LM

Aux yeux de LM, tout est con­spir­a­tion. D’ac­cord, mais com­ment le sait-il? Con­spir­a­tion l’his­toire colo­niale de la Colom­bie, con­spir­a­tion le mise en coupe du pays par les nar­co­trafi­quants, con­spir­a­tion le spécu­la­tion sur les forêts, le pét­role, l’herbe. Les livres sont là, rem­plis de preuves. Il me les tend. Je les place sur la table de nuit, à côté de la bouteille d’eau et des tam­pons de cire, sur le Bartle­by de Melville, que je n’ai jamais lu, qu’il faut lire (dit LM), que j’es­saie de lire, qui me tombe des mains. Con­spir­a­tion encore la “gen­tri­fi­ca­tion” du “west­ern”, le quarti­er infrahu­main où sur­vivent les échoués. Celle-là com­mandée depuis une pro­priété israéli­enne qu’il me désigne à tra­vers la fenêtre rafis­tolée de la cham­bre. “Tu vois ce grat­te-ciel? Eh bien les huit let­tres que tu lis sur sa façade, c’est le nom de la com­pag­nie qui con­trôle tout dans cette ville.” Il y revient sans cesse. Où que démarre la con­ver­sa­tion, il boucle le cer­cle: con­spir­a­tion. J’avoue: les argu­ments sont per­suasifs. Ajou­tons: je n’en sais rien. Il faudrait lire, et pas seule­ment ce qui est empilé sur la table de nuit.
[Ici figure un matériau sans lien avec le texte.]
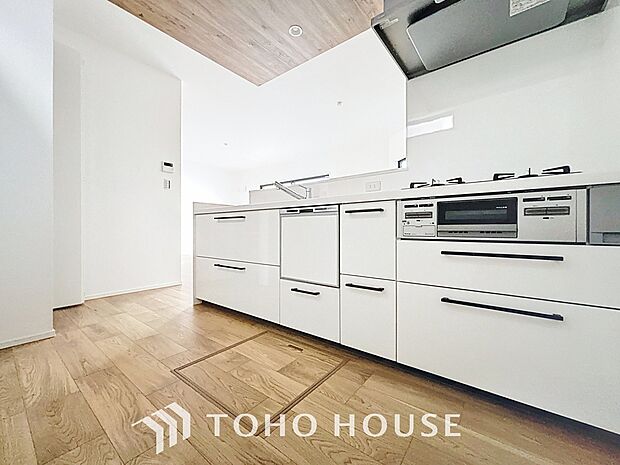 夫婦そろってキッチンに立っても調理がしやすく余裕の広さ。家事をしながら会話も弾みます。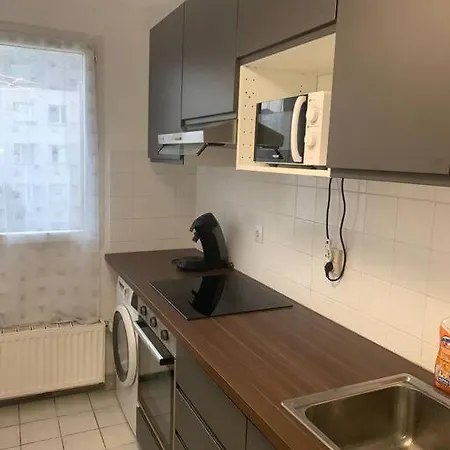 Διαμέρισμα Evry Deux Pieces Confortables Dans Emplacement Ideale *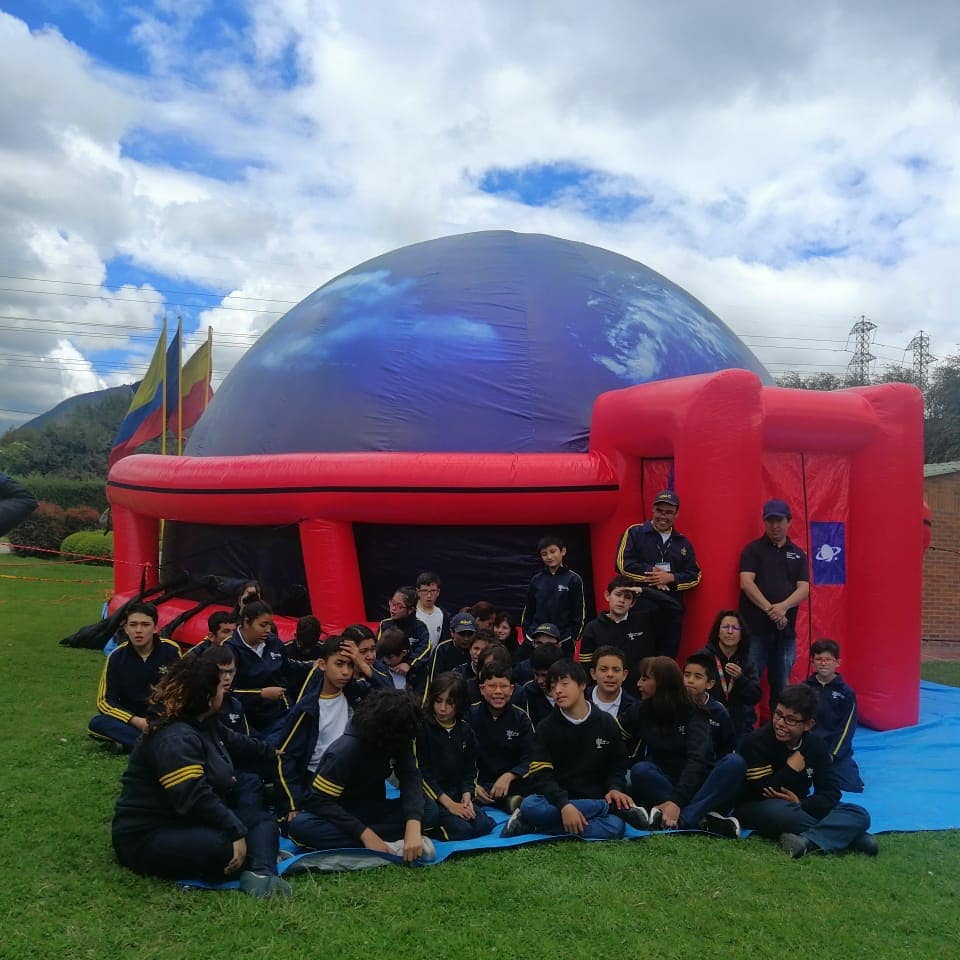 Una ventana al universo: El Nuevo Gimnasio La Cúspide recibe al Planetario Móvil Colombia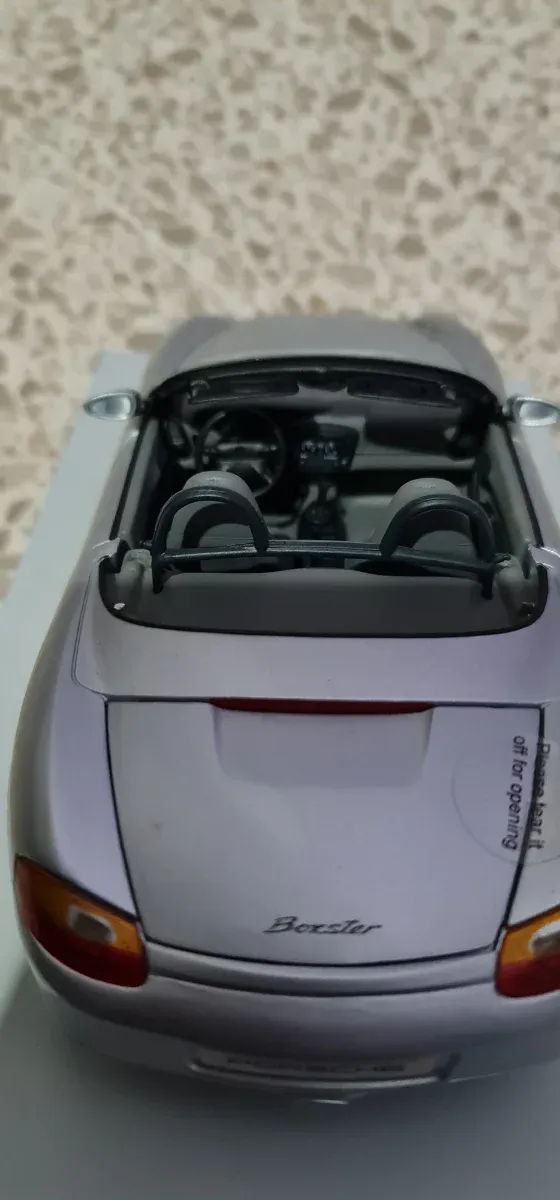 Carro em escala Porsche Boxster 1:18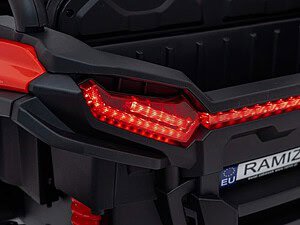 Picioroare bicicletă electrică pentru copii, siguranță și distracție în aer liber.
Ce n’est pas tout. LM pos­sède un ter­rain dans les Caraïbes. La semaine prochaine nous irons le voir. Il se trou­ve dans un faubourg de San­ta-Mar­ta et il est en dan­ger? Le ter­rain? Pas seule­ment. Lui aus­si, LM. Men­aces qu’il m’ex­pose plusieurs fois, dans un ordre et un autre ordre, en sucrant les mots-clefs de sorte qu’à la fin je n’y com­prend rien, mais fig­urent par­mi les gri­maçants de la sara­bande des para­mil­i­taires, des caïds locaux, des Juifs et des indigènes. LM tran­spire. A moins qu’il ne se fasse tran­spir­er. Là, il va fumer un joint, parce qu’il faut se calmer, procéder par étapes, résoudre le prob­lème avec les avo­cats. Le lende­main, nou­v­el exposé, pas le même, un autre, dans un autre ordre, sur le même sujet.